- WORK INSTRUCTION
Please show all lines of the records that include "structure".

(RECORD SET)

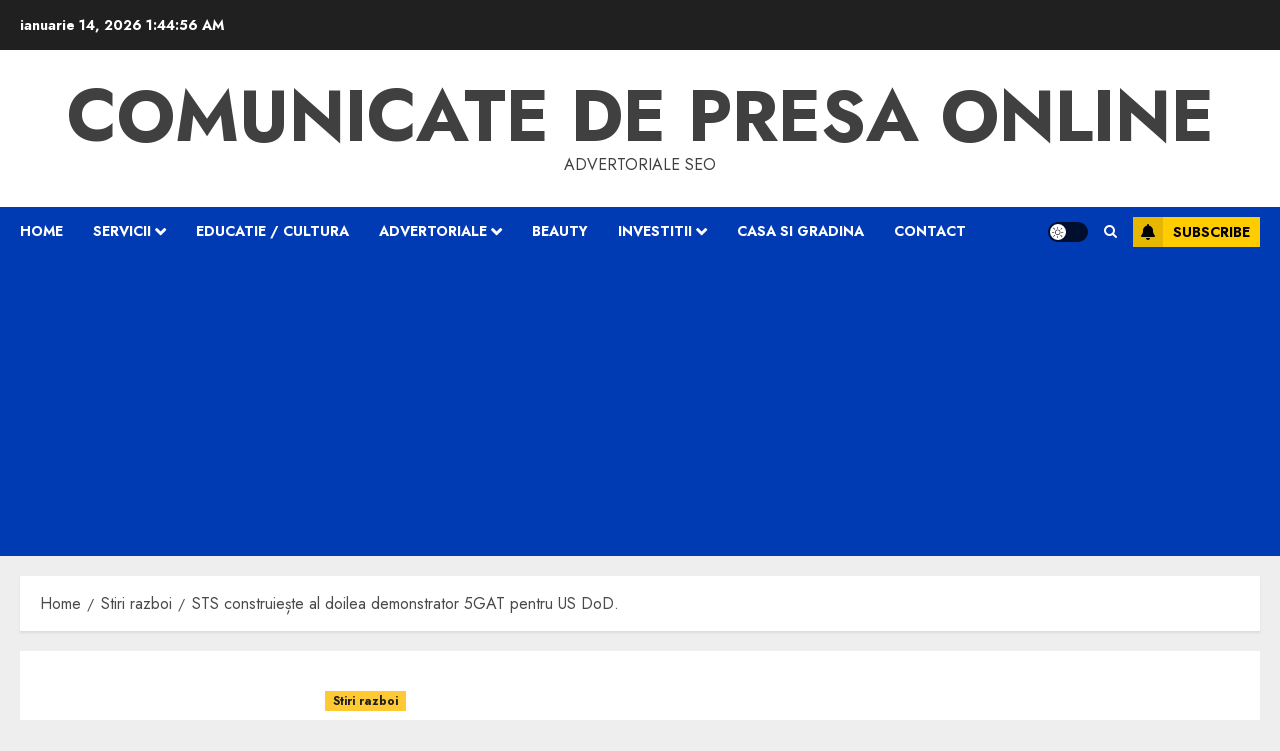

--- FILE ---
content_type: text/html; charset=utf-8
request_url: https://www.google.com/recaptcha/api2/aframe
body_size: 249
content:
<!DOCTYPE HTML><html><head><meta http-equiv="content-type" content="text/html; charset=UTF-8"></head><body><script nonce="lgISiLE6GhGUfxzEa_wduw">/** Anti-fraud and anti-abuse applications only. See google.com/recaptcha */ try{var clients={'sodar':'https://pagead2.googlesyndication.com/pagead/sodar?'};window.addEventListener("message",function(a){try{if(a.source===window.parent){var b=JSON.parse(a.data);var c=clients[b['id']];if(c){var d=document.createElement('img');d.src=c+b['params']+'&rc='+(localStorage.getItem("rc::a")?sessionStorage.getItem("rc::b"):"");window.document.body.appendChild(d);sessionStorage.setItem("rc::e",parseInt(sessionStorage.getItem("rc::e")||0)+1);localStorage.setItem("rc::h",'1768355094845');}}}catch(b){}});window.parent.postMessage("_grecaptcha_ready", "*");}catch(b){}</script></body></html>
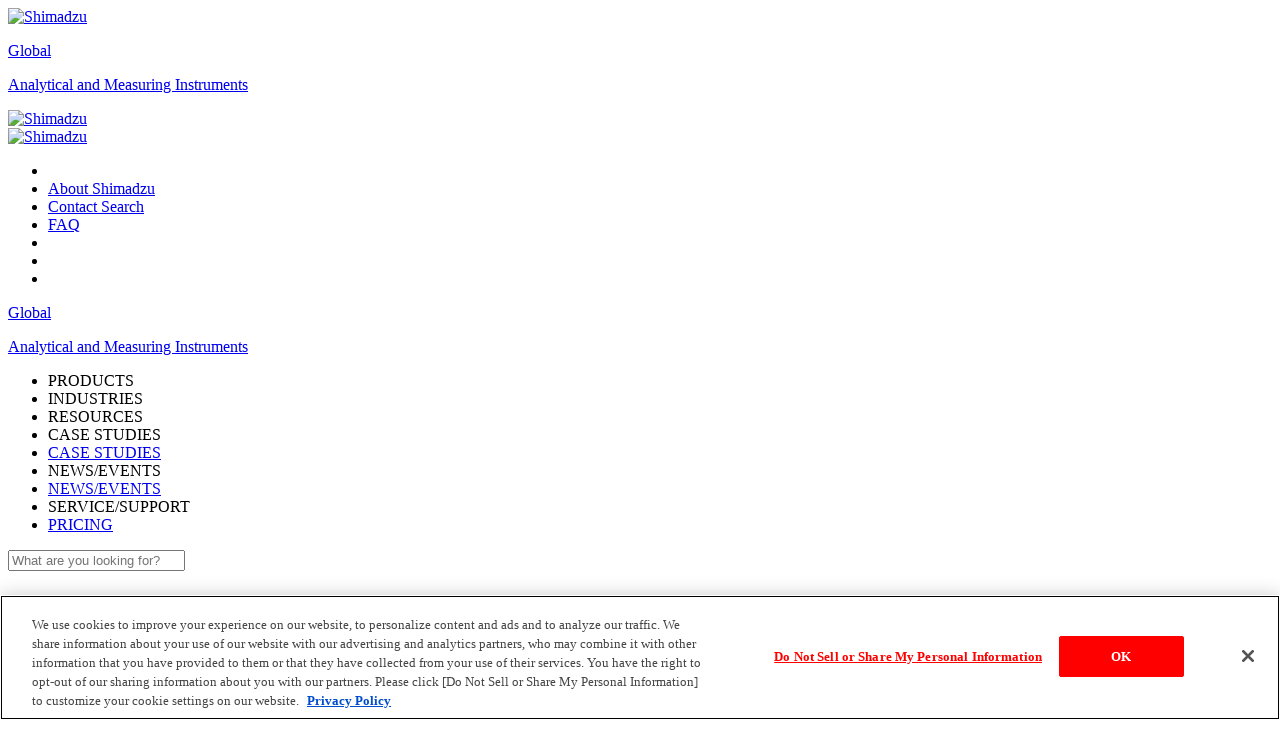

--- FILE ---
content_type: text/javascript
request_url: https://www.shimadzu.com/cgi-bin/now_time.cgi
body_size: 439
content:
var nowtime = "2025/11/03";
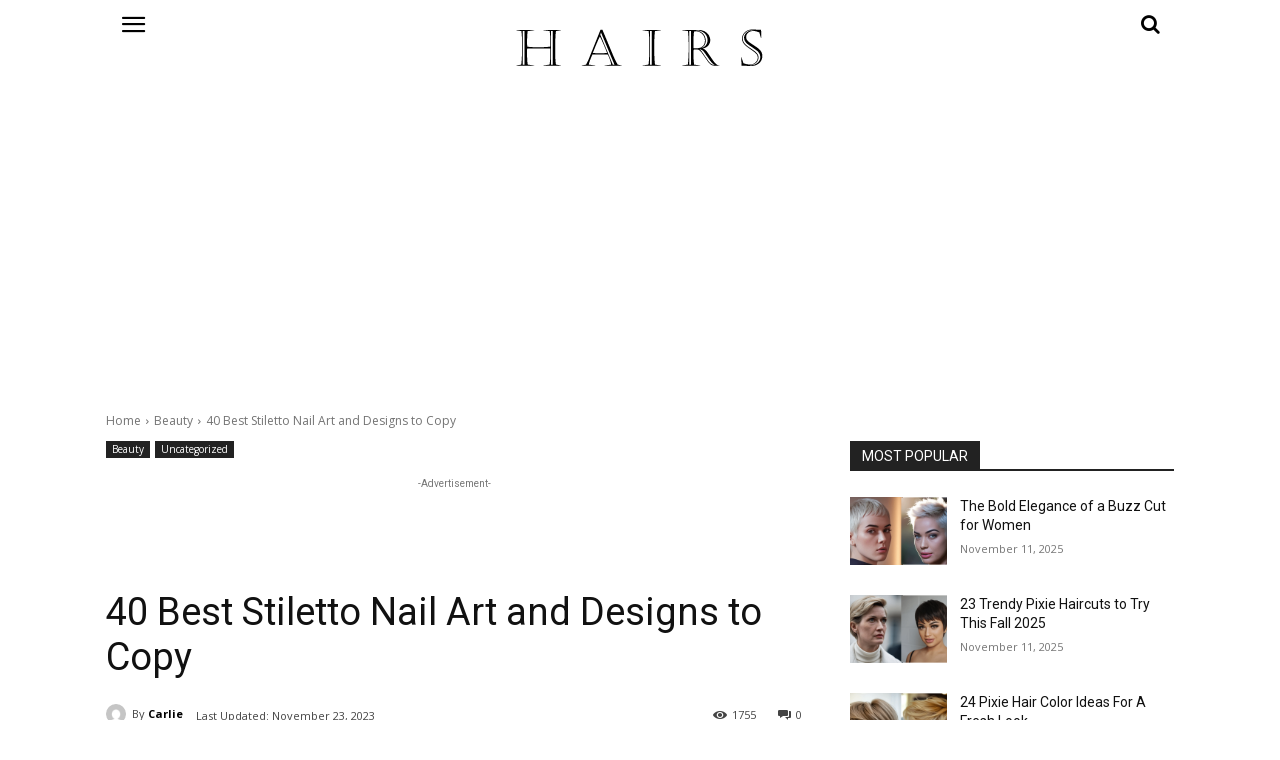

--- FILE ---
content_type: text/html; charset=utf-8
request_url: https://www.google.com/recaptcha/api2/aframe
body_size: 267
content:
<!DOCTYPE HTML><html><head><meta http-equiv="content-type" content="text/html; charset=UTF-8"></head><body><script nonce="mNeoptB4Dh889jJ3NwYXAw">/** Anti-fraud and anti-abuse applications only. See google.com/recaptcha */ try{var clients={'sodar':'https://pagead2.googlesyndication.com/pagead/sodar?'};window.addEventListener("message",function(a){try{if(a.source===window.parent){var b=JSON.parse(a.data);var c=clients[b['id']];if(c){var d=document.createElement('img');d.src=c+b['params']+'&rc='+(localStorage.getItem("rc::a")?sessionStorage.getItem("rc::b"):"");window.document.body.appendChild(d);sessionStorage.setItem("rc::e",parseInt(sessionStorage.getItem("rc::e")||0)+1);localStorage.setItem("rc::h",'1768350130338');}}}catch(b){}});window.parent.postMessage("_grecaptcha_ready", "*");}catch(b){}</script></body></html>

(End RECORD SET)
(RECORD SET)

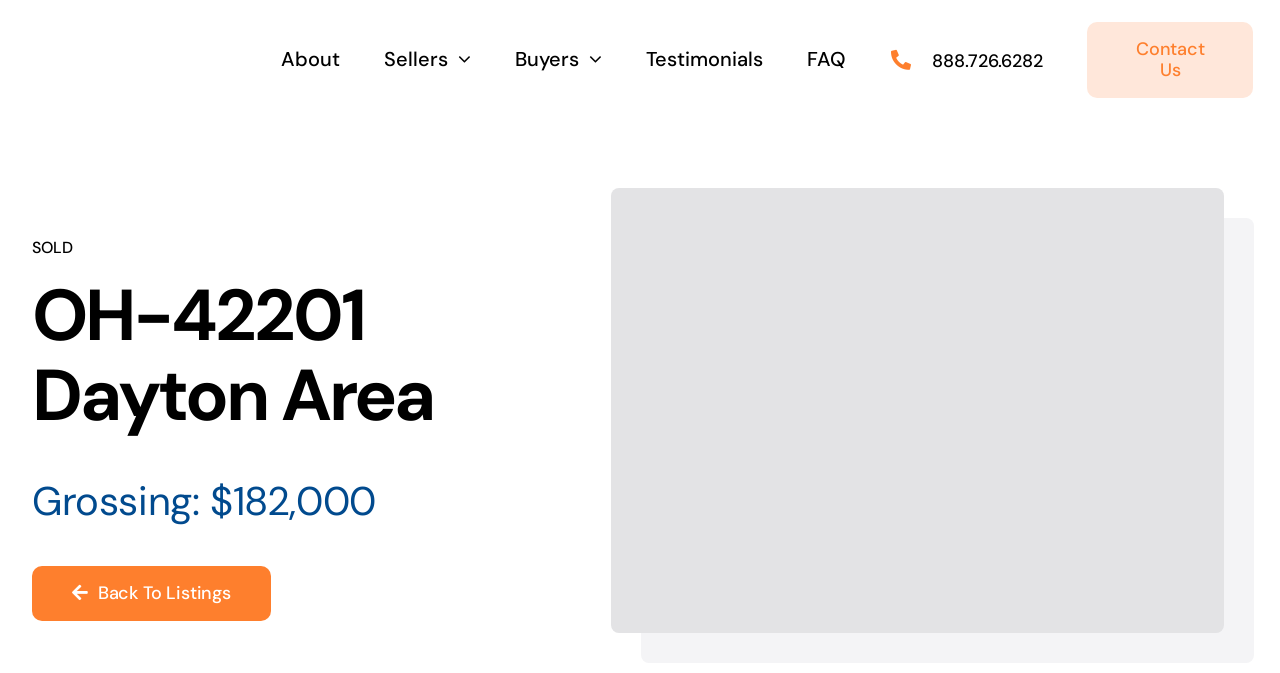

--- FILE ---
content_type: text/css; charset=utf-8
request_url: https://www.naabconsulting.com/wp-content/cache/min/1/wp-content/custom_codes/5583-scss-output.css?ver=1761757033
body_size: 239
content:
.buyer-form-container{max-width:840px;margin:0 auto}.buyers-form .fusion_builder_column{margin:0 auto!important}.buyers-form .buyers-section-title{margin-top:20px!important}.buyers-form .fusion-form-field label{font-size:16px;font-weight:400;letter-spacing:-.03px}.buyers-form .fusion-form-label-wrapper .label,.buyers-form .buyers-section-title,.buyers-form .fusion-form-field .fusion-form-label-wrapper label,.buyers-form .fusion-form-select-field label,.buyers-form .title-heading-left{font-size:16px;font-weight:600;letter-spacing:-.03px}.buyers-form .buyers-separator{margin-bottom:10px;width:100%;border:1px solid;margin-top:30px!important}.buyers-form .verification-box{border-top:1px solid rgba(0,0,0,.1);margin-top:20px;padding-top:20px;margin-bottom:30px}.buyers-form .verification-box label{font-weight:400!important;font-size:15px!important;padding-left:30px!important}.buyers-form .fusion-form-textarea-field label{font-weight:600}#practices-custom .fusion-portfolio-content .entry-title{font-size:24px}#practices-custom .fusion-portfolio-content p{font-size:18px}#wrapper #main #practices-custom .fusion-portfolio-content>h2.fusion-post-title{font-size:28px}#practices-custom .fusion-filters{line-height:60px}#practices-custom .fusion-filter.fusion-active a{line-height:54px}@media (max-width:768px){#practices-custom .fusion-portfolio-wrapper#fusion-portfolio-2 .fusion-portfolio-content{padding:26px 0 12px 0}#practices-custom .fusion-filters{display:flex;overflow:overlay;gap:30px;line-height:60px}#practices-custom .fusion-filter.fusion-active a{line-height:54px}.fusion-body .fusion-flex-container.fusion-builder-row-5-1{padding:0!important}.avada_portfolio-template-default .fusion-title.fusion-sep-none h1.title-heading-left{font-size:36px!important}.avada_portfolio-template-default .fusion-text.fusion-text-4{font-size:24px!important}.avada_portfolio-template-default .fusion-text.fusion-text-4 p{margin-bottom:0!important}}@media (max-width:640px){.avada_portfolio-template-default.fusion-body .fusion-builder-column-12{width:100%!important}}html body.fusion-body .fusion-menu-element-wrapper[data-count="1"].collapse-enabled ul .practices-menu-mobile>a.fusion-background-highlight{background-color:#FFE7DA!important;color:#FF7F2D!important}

(End RECORD SET)
(RECORD SET)

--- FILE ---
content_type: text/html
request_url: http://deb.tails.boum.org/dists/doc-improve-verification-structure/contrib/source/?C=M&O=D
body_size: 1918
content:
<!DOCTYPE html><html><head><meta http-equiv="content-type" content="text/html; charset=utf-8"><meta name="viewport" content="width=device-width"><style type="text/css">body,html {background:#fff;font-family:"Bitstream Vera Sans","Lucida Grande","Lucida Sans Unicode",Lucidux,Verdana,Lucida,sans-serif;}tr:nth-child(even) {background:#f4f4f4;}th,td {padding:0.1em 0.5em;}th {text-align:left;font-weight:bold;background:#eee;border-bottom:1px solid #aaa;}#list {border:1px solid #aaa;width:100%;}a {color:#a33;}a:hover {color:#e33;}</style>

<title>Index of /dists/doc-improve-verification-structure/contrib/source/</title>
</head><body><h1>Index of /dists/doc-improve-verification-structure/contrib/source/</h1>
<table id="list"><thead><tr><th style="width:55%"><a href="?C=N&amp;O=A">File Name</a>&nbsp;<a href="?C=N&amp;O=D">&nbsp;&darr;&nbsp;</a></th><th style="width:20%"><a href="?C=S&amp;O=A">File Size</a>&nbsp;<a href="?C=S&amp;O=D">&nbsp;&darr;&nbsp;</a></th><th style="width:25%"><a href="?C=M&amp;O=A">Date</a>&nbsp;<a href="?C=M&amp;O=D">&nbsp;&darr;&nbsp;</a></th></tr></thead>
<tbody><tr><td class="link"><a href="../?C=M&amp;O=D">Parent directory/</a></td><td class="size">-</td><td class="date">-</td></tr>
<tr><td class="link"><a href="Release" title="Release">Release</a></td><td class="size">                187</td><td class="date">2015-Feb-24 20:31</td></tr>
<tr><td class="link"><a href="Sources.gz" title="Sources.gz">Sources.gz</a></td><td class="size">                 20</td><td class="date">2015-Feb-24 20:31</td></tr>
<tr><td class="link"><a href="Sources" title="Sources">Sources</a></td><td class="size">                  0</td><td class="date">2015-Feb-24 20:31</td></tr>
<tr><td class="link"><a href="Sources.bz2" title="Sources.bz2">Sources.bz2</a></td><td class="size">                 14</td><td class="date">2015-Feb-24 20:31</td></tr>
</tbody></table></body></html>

(End RECORD SET)

- EXERCISE ANSWER
request_url: http://deb.tails.boum.org/dists/doc-improve-verification-structure/contrib/source/?C=M&O=D
<title>Index of /dists/doc-improve-verification-structure/contrib/source/</title>
</head><body><h1>Index of /dists/doc-improve-verification-structure/contrib/source/</h1>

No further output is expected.